Challenge: Leaving out the pictures, output the lines from the one that contains "Does pixel 10 365" through the end of the material, exactly as they stand.

Some records:
--- START ---

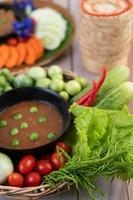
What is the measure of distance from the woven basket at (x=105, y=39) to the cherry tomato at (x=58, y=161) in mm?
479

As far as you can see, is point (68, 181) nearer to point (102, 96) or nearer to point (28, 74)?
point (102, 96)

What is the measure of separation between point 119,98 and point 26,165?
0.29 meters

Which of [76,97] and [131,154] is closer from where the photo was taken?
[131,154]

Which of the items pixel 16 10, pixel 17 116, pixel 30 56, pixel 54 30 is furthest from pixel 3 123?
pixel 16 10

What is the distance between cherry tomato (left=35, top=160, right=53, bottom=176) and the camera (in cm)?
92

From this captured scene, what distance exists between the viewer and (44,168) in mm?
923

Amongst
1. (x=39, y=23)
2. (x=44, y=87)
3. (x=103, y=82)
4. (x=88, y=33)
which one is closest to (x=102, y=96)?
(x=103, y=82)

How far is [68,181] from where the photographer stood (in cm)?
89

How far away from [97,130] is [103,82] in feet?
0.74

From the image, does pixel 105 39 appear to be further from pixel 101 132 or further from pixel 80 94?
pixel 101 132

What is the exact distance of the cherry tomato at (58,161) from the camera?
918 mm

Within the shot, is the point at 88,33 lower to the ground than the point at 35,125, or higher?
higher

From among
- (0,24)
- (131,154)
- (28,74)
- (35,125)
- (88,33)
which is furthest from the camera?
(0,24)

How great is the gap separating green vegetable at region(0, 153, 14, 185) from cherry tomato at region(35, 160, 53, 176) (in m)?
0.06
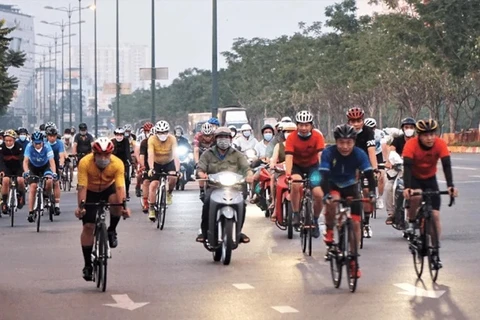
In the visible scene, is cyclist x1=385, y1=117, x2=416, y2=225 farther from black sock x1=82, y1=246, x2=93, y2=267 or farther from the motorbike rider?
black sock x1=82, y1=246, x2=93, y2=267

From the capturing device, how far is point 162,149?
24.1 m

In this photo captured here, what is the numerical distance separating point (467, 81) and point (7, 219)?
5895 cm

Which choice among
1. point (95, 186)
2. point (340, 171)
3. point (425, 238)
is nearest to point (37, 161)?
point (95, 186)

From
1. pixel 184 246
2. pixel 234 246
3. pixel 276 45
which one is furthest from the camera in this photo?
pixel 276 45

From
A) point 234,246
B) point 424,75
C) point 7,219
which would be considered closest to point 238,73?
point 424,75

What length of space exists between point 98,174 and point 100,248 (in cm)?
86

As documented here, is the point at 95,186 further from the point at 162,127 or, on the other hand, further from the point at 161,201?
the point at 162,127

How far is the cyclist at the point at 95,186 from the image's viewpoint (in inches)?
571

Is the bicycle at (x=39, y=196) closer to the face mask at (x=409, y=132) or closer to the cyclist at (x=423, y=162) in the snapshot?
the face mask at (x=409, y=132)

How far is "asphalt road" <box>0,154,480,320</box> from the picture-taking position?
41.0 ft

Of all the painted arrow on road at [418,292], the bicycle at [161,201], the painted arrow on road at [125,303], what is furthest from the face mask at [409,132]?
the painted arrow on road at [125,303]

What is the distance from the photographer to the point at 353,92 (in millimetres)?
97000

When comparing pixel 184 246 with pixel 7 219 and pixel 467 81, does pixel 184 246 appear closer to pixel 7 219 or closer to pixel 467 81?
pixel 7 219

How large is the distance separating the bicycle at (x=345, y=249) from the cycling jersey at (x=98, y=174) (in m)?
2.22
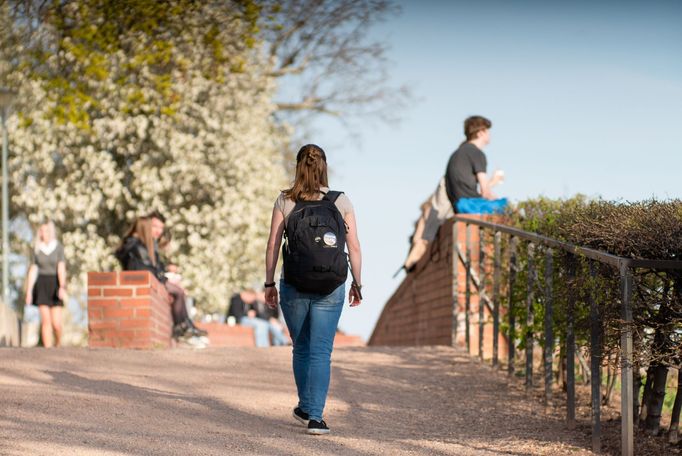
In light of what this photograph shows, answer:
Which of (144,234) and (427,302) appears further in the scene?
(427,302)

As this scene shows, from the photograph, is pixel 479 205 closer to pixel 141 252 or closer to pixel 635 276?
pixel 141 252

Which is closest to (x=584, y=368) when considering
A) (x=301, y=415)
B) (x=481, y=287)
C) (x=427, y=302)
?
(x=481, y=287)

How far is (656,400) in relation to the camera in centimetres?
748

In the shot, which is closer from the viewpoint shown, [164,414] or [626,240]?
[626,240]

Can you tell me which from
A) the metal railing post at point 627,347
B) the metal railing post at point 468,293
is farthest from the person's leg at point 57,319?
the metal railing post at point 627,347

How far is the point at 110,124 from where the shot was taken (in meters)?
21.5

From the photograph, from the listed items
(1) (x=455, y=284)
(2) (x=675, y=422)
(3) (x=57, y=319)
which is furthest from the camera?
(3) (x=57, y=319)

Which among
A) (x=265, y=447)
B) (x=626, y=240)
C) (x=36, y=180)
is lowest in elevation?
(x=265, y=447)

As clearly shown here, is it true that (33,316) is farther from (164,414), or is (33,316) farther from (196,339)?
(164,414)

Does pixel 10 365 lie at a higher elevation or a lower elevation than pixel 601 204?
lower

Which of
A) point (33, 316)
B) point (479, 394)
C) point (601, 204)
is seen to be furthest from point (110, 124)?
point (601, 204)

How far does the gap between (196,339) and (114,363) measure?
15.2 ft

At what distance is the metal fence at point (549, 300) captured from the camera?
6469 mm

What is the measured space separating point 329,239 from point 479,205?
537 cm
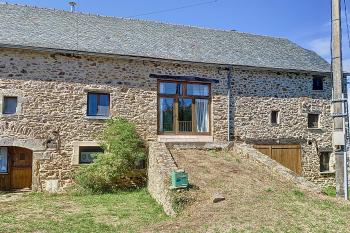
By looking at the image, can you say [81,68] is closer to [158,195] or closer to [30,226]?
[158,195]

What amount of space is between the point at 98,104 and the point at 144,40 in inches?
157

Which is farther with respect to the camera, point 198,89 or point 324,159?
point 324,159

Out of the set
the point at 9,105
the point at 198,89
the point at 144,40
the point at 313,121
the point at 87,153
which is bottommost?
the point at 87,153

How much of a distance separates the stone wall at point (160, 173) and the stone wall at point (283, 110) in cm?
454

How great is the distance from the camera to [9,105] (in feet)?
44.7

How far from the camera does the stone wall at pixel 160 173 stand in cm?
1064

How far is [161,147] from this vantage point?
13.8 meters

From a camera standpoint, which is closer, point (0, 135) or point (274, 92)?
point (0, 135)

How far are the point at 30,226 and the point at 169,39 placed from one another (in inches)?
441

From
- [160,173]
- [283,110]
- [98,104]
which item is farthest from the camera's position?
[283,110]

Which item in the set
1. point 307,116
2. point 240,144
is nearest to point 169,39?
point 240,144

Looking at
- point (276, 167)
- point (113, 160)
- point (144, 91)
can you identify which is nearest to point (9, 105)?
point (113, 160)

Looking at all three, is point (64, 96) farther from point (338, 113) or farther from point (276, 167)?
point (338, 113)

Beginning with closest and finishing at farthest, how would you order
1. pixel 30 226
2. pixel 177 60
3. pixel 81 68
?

--- END ---

Solution for this exercise:
Does pixel 10 365 lie at a higher elevation or a lower elevation than pixel 601 204?
lower

Which of
A) point (33, 316)
B) point (479, 394)
C) point (601, 204)
is seen to be furthest from point (110, 124)?
point (601, 204)

How far does the gap between (196,339) and (114,363) measure?
15.2 ft

At what distance is the metal fence at point (549, 300) captured from the camera?
6469 mm

What is the measured space separating point 329,239 from point 479,205?
537 cm
By looking at the image, can you say [81,68] is closer to [158,195] or closer to [30,226]?
[158,195]

What amount of space is between the point at 98,104 and the point at 144,40 in inches?
157

Which is farther with respect to the camera, point 198,89 or point 324,159?
point 324,159

Out of the set
the point at 9,105
the point at 198,89
the point at 144,40
the point at 313,121
the point at 87,153
which is bottommost?
the point at 87,153

How much of a distance separates the stone wall at point (160, 173) and the stone wall at point (283, 110) in cm?
454

How great is the distance from the camera to [9,105] (in feet)?
44.7

How far from the camera does the stone wall at pixel 160 173 stand in cm?
1064

How far is [161,147] from this vantage point?
13.8 meters

From a camera standpoint, which is closer, point (0, 135) or point (274, 92)?
point (0, 135)

How far are the point at 30,226 and the point at 169,39 placed from one another (in inches)?
441

From
- [160,173]
- [283,110]
- [98,104]
which item is farthest from the camera's position?
[283,110]

Which item in the set
1. point 307,116
2. point 240,144
is nearest to point 169,39?
point 240,144

Looking at
- point (276, 167)
- point (113, 160)
- point (144, 91)
can you identify which is nearest to point (9, 105)?
point (113, 160)

Looking at all three, is point (64, 96) farther from point (338, 113) or farther from point (276, 167)?
point (338, 113)

Beginning with closest and finishing at farthest, how would you order
1. pixel 30 226
2. pixel 177 60
3. pixel 81 68
?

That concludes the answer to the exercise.